My group at Diamond Light Source is working on methods and technique development aimed at increasing the impact of macromolecular crystallography on structural biology.
We develop the DIALS software for the analysis of crystal diffraction data, collaborating mainly with Nick Sauter’s group from the Lawrence Berkeley National Laboratory in California. In addition, and in collaboration with CCP4, my group is developing autonomous data analysis pipelines based on machine learning systems. I still support the program Chooch which is now distributed by CCP4.
Tomography and radiography for crystal location and characterisation
A Warren, D Axford, G Evans
The location and characterisation of membrane protein crystals mounted within Lipidic Cubic Phase (LCP) material typically involves diffraction raster scanning that exposed the crystal to X-rays before data collection. We have develop a method to expose using very low doses and determine more precisely where crystals are as well as gaining insight into their size and shape. This enables users to better match the X-ray beam size and shape to that of the crystal thereby optimising the signal to noise ratio in the diffraction data.

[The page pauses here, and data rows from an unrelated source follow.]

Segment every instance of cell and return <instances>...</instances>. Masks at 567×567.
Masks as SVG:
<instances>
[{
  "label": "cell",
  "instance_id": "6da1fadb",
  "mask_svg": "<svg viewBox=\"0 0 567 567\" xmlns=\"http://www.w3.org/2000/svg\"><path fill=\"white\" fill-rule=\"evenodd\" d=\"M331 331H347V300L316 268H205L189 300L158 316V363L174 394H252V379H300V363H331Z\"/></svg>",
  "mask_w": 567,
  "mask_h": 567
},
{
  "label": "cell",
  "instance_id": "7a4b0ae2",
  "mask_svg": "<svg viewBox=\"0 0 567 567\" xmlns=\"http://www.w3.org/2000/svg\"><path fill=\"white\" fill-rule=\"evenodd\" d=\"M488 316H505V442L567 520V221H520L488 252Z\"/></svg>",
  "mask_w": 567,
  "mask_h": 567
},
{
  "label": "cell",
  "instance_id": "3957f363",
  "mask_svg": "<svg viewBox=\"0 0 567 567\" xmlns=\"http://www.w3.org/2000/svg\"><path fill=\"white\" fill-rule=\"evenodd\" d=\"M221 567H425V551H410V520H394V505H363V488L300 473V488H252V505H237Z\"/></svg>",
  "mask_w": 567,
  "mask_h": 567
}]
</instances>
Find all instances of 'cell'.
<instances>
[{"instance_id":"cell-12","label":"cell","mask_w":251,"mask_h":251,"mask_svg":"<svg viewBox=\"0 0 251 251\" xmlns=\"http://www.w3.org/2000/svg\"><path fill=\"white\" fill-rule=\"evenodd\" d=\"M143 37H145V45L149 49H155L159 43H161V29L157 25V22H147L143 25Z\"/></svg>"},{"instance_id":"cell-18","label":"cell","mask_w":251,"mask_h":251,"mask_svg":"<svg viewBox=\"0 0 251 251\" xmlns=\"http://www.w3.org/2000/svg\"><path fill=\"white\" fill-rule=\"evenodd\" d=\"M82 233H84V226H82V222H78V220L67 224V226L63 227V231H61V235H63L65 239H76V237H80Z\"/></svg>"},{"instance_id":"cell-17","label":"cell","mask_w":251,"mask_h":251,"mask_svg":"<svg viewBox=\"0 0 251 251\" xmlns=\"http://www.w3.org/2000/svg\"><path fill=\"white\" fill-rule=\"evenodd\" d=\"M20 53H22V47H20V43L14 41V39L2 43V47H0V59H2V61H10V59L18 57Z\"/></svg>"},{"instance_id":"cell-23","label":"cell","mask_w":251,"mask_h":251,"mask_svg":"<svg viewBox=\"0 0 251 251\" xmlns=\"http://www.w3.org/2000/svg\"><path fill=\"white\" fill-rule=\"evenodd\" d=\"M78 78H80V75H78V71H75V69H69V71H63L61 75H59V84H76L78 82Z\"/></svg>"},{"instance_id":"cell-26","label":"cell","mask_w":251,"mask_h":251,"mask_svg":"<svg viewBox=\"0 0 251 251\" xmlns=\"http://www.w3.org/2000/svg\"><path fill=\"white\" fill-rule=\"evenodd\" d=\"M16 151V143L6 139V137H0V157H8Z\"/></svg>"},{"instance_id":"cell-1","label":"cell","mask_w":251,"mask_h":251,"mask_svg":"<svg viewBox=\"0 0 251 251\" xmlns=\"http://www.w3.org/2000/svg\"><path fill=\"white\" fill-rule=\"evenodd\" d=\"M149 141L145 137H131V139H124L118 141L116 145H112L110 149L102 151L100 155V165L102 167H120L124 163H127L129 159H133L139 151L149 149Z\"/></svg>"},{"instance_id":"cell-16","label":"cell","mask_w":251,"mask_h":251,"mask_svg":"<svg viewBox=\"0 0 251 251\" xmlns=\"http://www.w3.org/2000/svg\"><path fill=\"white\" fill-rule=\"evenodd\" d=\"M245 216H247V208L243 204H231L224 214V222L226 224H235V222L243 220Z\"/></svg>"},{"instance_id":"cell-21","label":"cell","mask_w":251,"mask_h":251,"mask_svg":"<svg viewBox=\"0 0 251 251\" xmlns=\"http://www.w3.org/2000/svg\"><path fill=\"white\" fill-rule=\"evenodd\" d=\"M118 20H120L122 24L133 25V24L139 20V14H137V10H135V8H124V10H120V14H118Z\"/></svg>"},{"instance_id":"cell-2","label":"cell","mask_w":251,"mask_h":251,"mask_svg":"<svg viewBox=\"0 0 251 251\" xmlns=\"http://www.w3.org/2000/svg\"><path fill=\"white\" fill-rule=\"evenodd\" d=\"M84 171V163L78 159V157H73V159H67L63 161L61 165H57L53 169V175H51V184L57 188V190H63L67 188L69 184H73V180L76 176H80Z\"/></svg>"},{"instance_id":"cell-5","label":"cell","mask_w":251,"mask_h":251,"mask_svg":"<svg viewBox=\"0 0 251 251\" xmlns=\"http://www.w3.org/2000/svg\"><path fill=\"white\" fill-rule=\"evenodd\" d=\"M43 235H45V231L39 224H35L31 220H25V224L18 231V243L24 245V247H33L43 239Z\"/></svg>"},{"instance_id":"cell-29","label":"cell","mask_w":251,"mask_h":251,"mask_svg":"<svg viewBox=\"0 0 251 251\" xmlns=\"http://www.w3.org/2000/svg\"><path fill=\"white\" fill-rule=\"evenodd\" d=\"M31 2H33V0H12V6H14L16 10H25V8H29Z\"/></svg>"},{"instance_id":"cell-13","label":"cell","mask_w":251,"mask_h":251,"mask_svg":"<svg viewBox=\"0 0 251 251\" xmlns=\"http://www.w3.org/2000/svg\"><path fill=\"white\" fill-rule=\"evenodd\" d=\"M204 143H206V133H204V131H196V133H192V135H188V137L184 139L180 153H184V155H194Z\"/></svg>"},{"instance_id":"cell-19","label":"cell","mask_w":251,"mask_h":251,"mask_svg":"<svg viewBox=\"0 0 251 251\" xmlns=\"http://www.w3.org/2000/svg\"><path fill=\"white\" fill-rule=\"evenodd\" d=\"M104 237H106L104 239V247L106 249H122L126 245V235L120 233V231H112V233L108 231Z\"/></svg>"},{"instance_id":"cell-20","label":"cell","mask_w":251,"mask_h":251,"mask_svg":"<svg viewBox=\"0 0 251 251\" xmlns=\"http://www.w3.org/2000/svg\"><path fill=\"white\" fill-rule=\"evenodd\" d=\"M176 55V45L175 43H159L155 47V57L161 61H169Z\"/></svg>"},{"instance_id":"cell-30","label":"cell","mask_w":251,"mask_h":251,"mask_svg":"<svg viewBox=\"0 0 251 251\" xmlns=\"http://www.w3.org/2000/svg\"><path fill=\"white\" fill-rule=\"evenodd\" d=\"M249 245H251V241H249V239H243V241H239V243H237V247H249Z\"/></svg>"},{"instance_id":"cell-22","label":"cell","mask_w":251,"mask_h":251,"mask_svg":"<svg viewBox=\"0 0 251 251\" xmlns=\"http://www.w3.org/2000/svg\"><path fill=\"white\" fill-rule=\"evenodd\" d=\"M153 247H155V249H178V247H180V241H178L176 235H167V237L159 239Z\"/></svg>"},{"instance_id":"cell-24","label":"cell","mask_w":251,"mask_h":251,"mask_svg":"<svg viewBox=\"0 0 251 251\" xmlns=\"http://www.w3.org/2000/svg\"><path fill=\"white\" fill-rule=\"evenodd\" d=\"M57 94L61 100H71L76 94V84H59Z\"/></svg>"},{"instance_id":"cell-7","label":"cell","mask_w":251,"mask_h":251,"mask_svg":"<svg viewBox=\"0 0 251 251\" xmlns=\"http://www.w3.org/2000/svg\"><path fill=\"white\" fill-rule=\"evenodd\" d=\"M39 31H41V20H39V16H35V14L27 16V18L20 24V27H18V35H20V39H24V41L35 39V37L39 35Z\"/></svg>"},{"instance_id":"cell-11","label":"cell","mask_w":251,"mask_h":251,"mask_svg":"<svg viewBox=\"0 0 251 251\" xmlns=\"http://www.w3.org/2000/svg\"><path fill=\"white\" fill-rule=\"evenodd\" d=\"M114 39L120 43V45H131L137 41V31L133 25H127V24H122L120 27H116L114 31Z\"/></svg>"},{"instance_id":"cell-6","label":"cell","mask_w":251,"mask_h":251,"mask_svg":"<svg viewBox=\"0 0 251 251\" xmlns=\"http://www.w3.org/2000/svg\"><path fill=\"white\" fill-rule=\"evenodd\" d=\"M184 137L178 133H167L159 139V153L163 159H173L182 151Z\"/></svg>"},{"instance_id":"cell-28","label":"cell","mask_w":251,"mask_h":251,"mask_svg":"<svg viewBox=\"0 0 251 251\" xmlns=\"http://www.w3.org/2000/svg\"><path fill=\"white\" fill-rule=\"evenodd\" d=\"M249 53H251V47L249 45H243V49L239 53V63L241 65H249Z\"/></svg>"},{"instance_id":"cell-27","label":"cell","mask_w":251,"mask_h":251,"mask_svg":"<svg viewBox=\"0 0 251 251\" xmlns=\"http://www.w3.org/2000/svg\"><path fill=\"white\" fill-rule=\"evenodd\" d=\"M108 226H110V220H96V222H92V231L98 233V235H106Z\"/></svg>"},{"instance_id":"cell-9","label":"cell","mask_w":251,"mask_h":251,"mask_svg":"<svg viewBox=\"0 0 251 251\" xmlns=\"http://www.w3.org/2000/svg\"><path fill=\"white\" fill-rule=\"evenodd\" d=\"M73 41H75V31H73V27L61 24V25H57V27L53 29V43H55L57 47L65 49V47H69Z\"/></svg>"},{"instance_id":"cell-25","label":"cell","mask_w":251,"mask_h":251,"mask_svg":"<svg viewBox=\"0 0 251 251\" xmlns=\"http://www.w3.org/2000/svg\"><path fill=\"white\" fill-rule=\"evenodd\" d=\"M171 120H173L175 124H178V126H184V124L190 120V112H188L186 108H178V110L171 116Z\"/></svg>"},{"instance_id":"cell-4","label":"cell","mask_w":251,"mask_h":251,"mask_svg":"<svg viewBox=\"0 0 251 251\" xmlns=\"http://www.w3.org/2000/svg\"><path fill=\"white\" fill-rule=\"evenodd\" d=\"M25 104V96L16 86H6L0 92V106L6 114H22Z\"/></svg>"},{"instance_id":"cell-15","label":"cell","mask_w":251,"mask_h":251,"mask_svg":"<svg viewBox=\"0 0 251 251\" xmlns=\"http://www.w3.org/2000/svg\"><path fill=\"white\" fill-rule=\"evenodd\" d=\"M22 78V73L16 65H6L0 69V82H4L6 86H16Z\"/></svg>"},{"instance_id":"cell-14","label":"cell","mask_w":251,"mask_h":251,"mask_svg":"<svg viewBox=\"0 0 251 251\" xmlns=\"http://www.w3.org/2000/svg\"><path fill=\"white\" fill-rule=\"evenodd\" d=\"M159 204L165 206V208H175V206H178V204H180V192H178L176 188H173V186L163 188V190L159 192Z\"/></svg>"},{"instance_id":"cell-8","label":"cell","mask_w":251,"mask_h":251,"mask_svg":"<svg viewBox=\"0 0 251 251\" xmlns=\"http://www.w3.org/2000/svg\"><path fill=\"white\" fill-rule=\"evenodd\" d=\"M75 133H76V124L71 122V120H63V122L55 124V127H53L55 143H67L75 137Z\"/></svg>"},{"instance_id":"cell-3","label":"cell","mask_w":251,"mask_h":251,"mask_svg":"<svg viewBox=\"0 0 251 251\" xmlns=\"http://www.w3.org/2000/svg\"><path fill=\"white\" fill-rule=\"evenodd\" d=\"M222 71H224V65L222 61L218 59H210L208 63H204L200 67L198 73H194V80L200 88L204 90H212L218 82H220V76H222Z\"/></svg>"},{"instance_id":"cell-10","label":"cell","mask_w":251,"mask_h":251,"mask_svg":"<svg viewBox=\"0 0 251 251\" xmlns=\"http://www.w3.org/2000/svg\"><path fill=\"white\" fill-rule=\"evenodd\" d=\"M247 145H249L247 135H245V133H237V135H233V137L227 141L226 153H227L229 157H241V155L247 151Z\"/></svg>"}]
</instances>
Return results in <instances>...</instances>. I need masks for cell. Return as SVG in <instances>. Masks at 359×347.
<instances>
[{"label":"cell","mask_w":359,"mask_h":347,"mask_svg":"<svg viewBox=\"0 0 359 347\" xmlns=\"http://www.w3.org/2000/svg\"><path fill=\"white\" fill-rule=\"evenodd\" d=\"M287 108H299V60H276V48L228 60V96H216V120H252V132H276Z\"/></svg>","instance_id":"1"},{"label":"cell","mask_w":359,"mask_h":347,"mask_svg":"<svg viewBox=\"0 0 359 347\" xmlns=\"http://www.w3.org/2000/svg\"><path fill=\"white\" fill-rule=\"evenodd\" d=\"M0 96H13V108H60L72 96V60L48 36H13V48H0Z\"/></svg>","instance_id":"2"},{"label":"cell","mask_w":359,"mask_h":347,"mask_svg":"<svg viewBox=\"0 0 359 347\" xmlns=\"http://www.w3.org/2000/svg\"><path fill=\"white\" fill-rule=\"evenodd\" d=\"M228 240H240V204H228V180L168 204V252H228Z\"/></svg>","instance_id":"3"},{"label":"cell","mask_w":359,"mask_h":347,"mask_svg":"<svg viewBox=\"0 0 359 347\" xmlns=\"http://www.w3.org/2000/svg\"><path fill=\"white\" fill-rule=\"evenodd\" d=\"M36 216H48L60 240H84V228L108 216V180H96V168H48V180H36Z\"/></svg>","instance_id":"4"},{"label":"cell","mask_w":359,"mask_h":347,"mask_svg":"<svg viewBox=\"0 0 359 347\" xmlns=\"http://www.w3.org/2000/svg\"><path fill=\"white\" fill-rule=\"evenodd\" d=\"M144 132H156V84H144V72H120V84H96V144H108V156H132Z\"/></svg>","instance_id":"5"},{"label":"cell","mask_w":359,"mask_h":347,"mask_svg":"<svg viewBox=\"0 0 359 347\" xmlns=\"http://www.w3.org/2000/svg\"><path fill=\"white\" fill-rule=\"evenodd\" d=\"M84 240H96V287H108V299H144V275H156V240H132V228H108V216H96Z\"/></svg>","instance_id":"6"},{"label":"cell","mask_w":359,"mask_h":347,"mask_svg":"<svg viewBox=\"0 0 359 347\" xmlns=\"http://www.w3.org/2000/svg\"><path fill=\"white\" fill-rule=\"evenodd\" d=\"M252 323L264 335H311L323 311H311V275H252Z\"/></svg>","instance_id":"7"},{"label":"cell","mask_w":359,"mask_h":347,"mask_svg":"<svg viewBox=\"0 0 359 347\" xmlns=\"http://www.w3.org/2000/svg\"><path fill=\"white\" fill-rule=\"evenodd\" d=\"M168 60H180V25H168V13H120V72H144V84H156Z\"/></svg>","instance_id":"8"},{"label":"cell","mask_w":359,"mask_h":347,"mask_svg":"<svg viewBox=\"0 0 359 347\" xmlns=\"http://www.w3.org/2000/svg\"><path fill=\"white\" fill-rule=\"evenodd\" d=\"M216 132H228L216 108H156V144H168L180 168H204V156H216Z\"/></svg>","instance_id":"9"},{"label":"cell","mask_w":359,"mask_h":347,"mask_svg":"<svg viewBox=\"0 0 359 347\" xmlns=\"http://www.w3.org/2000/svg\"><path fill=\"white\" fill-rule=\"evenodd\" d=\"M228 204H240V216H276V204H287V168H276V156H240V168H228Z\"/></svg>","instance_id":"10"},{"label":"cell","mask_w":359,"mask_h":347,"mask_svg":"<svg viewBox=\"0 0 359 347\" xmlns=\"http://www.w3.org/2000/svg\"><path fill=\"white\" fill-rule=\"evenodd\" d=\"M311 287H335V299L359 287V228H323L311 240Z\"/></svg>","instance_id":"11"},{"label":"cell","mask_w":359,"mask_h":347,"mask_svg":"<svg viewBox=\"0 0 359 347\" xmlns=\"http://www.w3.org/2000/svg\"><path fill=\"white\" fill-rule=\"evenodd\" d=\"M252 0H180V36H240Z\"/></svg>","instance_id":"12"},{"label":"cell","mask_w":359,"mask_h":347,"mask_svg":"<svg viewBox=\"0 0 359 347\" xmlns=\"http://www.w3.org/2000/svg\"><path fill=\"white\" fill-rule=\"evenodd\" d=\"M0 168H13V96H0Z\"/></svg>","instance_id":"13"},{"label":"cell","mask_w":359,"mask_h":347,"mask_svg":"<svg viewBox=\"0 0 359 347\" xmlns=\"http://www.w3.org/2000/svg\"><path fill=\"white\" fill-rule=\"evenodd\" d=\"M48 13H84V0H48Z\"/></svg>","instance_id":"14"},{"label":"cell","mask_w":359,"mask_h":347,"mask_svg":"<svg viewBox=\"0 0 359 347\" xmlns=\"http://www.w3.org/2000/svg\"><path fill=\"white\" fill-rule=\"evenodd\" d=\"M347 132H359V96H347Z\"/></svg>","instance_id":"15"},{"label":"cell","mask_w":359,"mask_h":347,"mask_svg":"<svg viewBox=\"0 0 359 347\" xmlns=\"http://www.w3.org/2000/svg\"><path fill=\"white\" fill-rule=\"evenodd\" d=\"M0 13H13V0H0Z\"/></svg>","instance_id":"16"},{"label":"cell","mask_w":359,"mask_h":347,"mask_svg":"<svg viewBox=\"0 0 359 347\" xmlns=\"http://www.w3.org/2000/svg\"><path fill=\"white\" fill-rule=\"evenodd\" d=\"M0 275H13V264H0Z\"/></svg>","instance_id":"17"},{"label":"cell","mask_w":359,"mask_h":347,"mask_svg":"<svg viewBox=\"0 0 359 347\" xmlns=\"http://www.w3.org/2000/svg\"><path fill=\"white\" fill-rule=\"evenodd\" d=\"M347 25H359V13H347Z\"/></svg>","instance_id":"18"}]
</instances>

Membrane Protein Laboratory at Diamond
Together with So Iwata and Isabel de Moraes from Imperial College London I am a co-applicant on a Wellcome Trust grant to fund the Membrane Protein Laboratory at Diamond Light Source (MPL video). The lab was conceived in order to increase the rate of crystal production of membrane proteins, a medically important class of proteins, by siting it within the Diamond synchrotron directly next to the I24 microfocus beamline. The collaboration between I24 and the MPL has resulted in a novel early stage facility for membrane protein crystallization.